You calibrated your monitor with a colorimeter, saving an ICC profile. Set as the device’s default in Color Management. Everything looks right. Sleep the PC, wake it — colors look slightly off, especially blues and reds shifted. The ICC profile is no longer active; Windows reverted to sRGB on wake.
Affects: Windows 11 with color-managed monitors.
Fix time: 10 minutes.
Why wake breaks color profiles
On wake, Windows’ display initialization sequence re-applies the saved color profile. If the profile is stored as “current user” default rather than “system” default, the wake sequence may run before user-context is fully loaded — the profile fails to apply and the OS uses sRGB. The user-side reapply doesn’t catch up automatically.
Method 1: Set the profile as system default
- Right-click the desktop → Display settings.
- Scroll down → Advanced display → Display adapter properties for Display X → Color Management tab.
- Click Color Management button. Devices tab.
- Check Use my settings for this device.
- Click Add…, browse to your ICC file, click Add.
- Select the profile and click Set as Default Profile.
- Click Advanced tab. Click Change system defaults.
- In the new dialog, check Use Windows display calibration off (if it’s on).
- On the Devices tab of the new dialog, repeat: add the ICC, set as default. This sets the profile at system level.
- OK out of all dialogs.
Method 2: Re-apply via PowerShell on wake event
- Create a script
C:\Scripts\reapply-color.ps1:
# Use DisplayCAL’s ICC profile loader or direct API call
(Implementation: load ICC via SetDeviceGammaRamp or call a calibration tool’s reload command. DisplayCAL has a reload utility called loader.) - Open Task Scheduler. Create a task triggered by System Event — Log: System; Source: Power-Troubleshooter; Event ID: 1 (resume from sleep).
- Action:
powershell.exe -ExecutionPolicy Bypass -File C:\Scripts\reapply-color.ps1. - Save. The script runs on every wake.

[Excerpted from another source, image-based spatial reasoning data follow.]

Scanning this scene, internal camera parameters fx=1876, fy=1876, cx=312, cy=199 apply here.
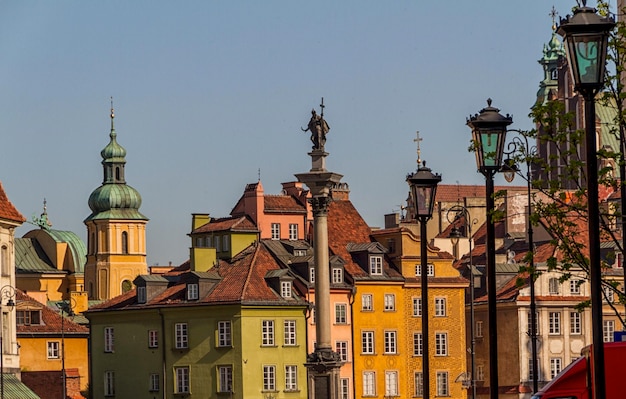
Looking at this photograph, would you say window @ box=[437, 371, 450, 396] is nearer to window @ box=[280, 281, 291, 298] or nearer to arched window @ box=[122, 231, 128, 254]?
window @ box=[280, 281, 291, 298]

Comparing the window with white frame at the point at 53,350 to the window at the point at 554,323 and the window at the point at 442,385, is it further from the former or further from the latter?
the window at the point at 554,323

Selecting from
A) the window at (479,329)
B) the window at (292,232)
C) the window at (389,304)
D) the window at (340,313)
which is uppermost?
the window at (292,232)

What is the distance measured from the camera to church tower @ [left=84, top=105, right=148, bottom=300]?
191 metres

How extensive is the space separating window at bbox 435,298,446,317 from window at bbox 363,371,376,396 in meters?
5.51

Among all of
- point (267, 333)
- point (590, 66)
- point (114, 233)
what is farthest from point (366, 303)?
point (114, 233)

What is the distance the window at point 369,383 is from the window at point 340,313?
2.99 m

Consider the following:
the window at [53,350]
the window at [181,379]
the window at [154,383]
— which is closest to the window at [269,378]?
the window at [181,379]

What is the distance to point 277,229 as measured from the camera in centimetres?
10975

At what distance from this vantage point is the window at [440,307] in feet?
330

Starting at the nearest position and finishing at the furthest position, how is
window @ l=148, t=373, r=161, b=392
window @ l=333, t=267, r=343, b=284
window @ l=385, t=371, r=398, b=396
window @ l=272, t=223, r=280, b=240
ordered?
window @ l=148, t=373, r=161, b=392
window @ l=385, t=371, r=398, b=396
window @ l=333, t=267, r=343, b=284
window @ l=272, t=223, r=280, b=240

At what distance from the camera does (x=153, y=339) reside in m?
98.4

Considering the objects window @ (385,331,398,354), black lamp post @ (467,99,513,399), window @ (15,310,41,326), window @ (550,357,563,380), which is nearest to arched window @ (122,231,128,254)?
window @ (15,310,41,326)

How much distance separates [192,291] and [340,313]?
25.7 ft

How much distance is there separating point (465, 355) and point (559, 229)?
7197cm
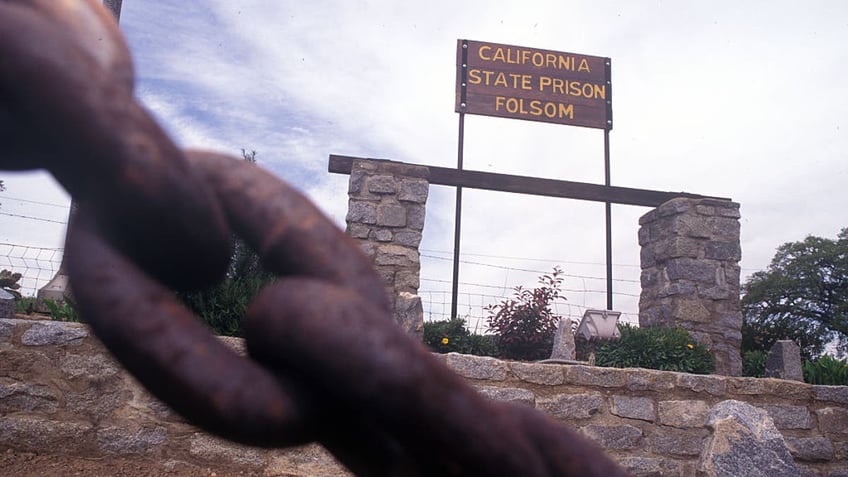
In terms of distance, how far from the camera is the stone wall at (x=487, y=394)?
5395 millimetres

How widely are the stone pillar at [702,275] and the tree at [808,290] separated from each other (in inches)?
512

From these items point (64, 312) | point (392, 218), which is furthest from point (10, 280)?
point (392, 218)

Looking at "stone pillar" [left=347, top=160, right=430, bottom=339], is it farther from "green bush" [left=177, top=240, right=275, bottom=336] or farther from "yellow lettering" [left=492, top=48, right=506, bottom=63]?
"yellow lettering" [left=492, top=48, right=506, bottom=63]

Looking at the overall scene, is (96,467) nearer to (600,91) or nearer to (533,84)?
(533,84)

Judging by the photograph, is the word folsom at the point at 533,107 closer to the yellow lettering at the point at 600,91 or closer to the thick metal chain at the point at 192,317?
the yellow lettering at the point at 600,91

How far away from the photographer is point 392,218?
30.3 ft

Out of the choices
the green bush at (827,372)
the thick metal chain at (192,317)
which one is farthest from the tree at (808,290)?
the thick metal chain at (192,317)

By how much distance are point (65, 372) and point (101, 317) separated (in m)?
5.68

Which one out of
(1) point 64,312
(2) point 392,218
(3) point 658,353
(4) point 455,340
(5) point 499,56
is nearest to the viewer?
(1) point 64,312

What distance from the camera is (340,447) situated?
58 cm

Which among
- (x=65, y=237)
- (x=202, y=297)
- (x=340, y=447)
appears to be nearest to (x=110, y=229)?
(x=65, y=237)

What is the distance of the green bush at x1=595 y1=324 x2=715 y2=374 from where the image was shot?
899 centimetres

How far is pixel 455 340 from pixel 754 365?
4647mm

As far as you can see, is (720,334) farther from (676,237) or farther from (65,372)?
(65,372)
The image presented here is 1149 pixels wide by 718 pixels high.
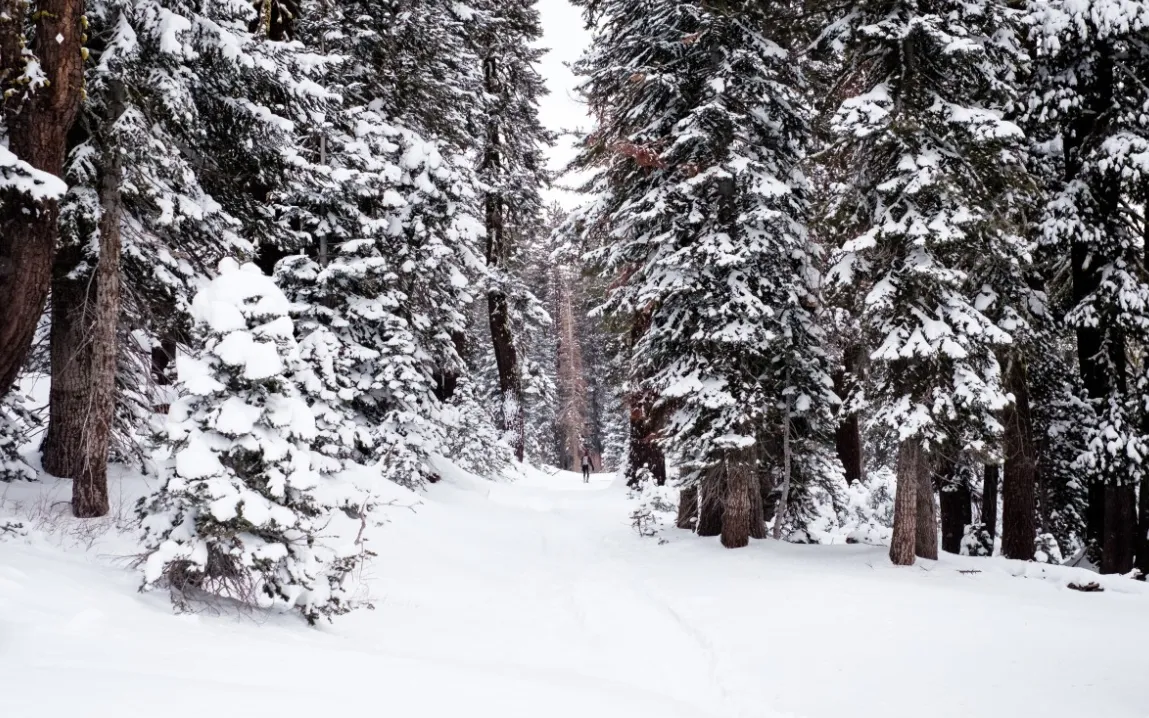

Method 3: Use DisplayCAL loader for automatic reload
- Install DisplayCAL (free, open source).
- It includes a loader utility that runs at logon and re-applies your ICC profile.
- Configure it to start with Windows and trigger on display change events.
- The loader handles wake events as part of its watchdog.
Verification
- Sleep, wake, check color. Custom profile is active (subtle color shift compared to sRGB).
- Open Color Management, current profile shows your ICC as active.
- Open a known-color image; compare to a sRGB-only display — differences are intentional.
If none of these work
If profile keeps reverting despite system default and wake script, a vendor color tool (NVIDIA, AMD, Intel) may be intercepting at the driver level. Check the GPU control panel for color profile overrides. For chronic reverts, use a hardware calibrator’s software (X-Rite, Datacolor) which manages the profile lifecycle independently.
Bottom line: ICC profiles need system-level binding, not just user-level. Set at both places via Color Management’s Advanced tab. DisplayCAL or a wake-trigger script handles edge cases.